Differential Gene Expression and ROC Analyses
In this study, the GSE3112 and GSE128470 gene data sets were used to detect the 10 hub genes The hub genes were significantly up-regulated in IBM (P<0.05) (Figure 3A and B). The ROC curves demonstrated that these hub genes are potential biomarkers for IBM diagnosis (Figure 3C and D). Further analysis suggested that the hub genes were positively correlated with each other (Figure 3E and F).
 |
Figure 3 Expression and ROC analysis (A) Expression of 10 hub genes between IBM and normal tissues in GSE128470 and (B) GSE3112. (C) ROC analysis in GSE128470 and (D) GSE3112. (E and F) The hub genes positively correlated with each other in GSE128470 and GSE3112. Red and blue represent high low correlations. |
The expression level of the hub genes in IBM and other idiopathic inflammatory myopathies, including dermatomyositis (DM), necrotizing myopathy (NM), nonspecific myositis (NS), and polymyositis (PM) were then determined based on the GSE128470 cohort.
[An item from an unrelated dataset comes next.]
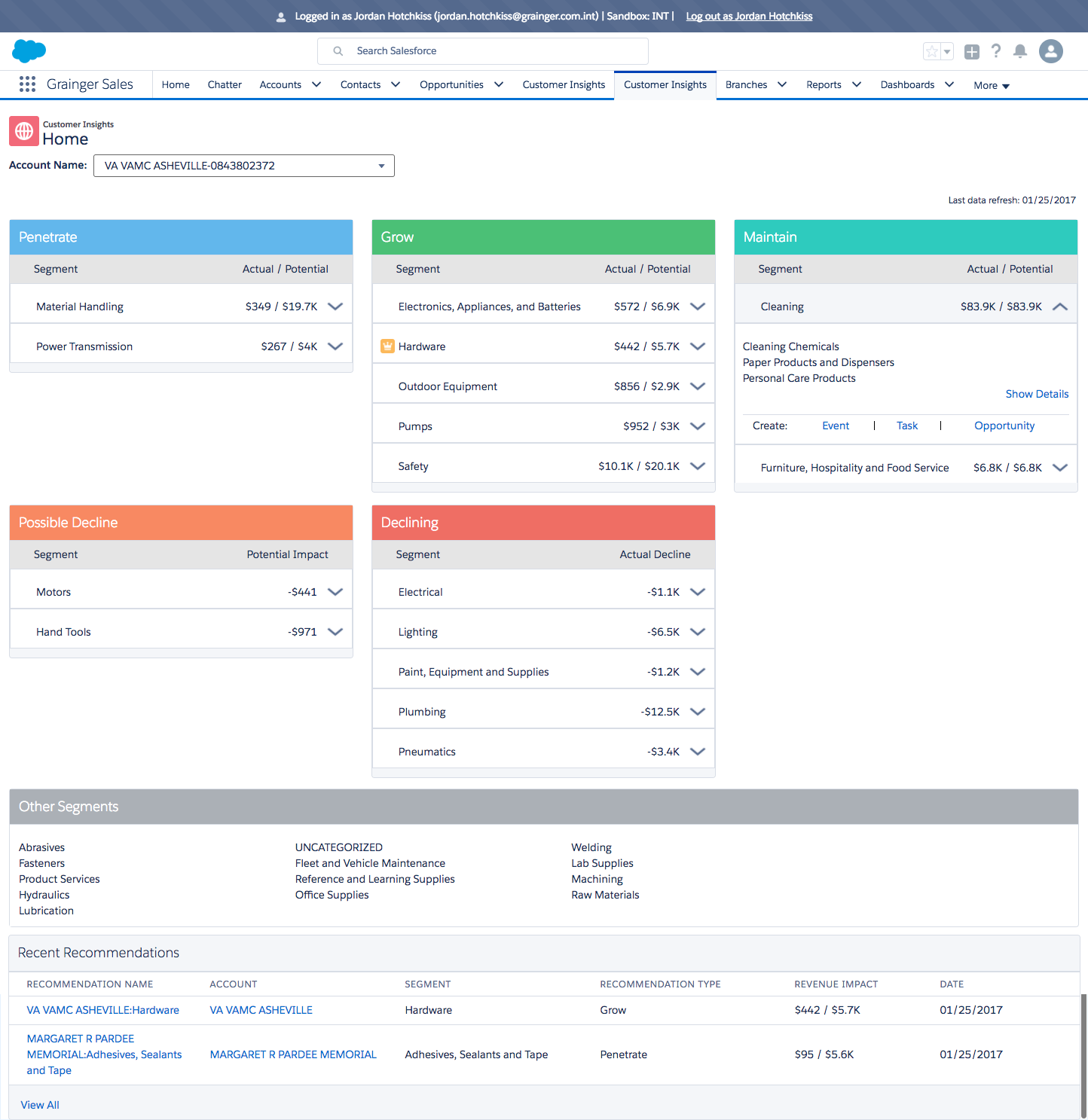 Field Agent Insights Dashboard (Salesforce Lightning)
The expression of several hub genes (CCR5, HLA-DRA, and PTPRC) could distinguish IBM and DM, NM, NS. Moreover, the expression of the hub genes was not significantly different between IBM and PM (Figure 4).
 |
Figure 4 Expression level of the 10 hub genes in IBM and other idiopathic inflammatory myopathies ns: no significance; *P < 0.05; **P <0.01; ***P < 0.001. |
Immunohistochemistry
Previous studies have reported that CD4 and CCR5 play an important role in IBM.13 ITGAM is associated with the inflammatory response.14 Immunohistochemistry showed that CD4, CCR5, and ITGAM were highly expressed in IBM than in normal muscle tissues (Figure 5). It was in keeping with the results of the biomarker analysis.
 |
Figure 5 Immunohistochemistry Immunohistology revealed the expression of CD4, CCR5, and ITGAM in IBM and normal muscle tissues. |
Immune Infiltration Analysis
The CIBERSORT algorithm results are shown in Figure 6A. Immune infiltration analysis results of IBM patients and healthy control subjects are shown in Figure 6B. The expression levels of naive B cells, plasma cells, CD8+ T cells, follicular helper T cells, and M2 macrophages were higher in the IBM group than in the healthy control group. Meanwhile, the degree of infiltration of memory B cells, CD4+ naive T cells, and resting natural killer (NK) cells was lower in the IBM group than in the healthy control group. The relationship between the hub genes and the level of the immune cell types was then assessed. STAT1, ITGAM, and CCR5 were positively correlated with M2 macrophages; CXCL10 and CD4 were negatively correlated with the level of resting natural killer (NK) cells (Figure 6C). These results suggested that the hub genes can regulate the immune infiltration of IBM and thus could be potential targets for IBM treatment.
 |
Figure 6 Immune landscape of IBM (A) The relative proportion of infiltrated immune cells between IBM patients and healthy control subjects. (B) Boxplot showing the level of the 22 infiltrating immune cells in IBM and healthy control subjects. (C) Heatmap showing the relationship between the 10 hub genes and the 22 infiltrating immune cells. ns: no significance; *P < 0.05; **P <0.01; ***P < 0.001. |
Gene Set Variation and Enrichment Analysis (GSVA and GSEA)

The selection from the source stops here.